8. The apparatus of claim 7, wherein the second obtaining module comprises:

9. The apparatus of claim 8, wherein the fifth determining submodule comprises:

a second determination unit configured to determine a surface of the three-dimensional article model corresponding to the target specified article, the surface being opposite to the stretching reference plane;

10. The apparatus of claim 7, wherein the processing module comprises:

the second acquisition sub-module is used for acquiring the characteristic information of the target three-dimensional article model; wherein the target three-dimensional article model is any one of the N three-dimensional article models;

a sixth determining submodule, configured to determine, according to the feature information, an image mapping manner matched with the target three-dimensional article model;

11. The apparatus according to claim 10, wherein the sixth determining submodule is specifically configured to:

or,

12. The apparatus according to any one of claims 7 to 11, wherein the first obtaining module comprises:

a third obtaining sub-module, configured to obtain a pre-trained article recognition model for recognizing a specific article from the image;

and the fourth acquisition sub-module is used for inputting the house panoramic image into the article identification model so as to obtain an article identification result output by the article identification model.

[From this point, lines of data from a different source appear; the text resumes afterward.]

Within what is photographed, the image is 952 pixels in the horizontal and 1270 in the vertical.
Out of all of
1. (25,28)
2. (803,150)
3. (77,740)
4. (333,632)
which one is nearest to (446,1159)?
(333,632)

13. A computer-readable storage medium storing a computer program for executing the method for building a three-dimensional house model based on a house panorama of any one of claims 1-6.

14. An electronic device, comprising:

a processor;

a memory for storing the processor-executable instructions;

the processor is used for reading the executable instructions from the memory and executing the instructions to realize the three-dimensional house model building method based on the house panorama of any one of the claims 1-6.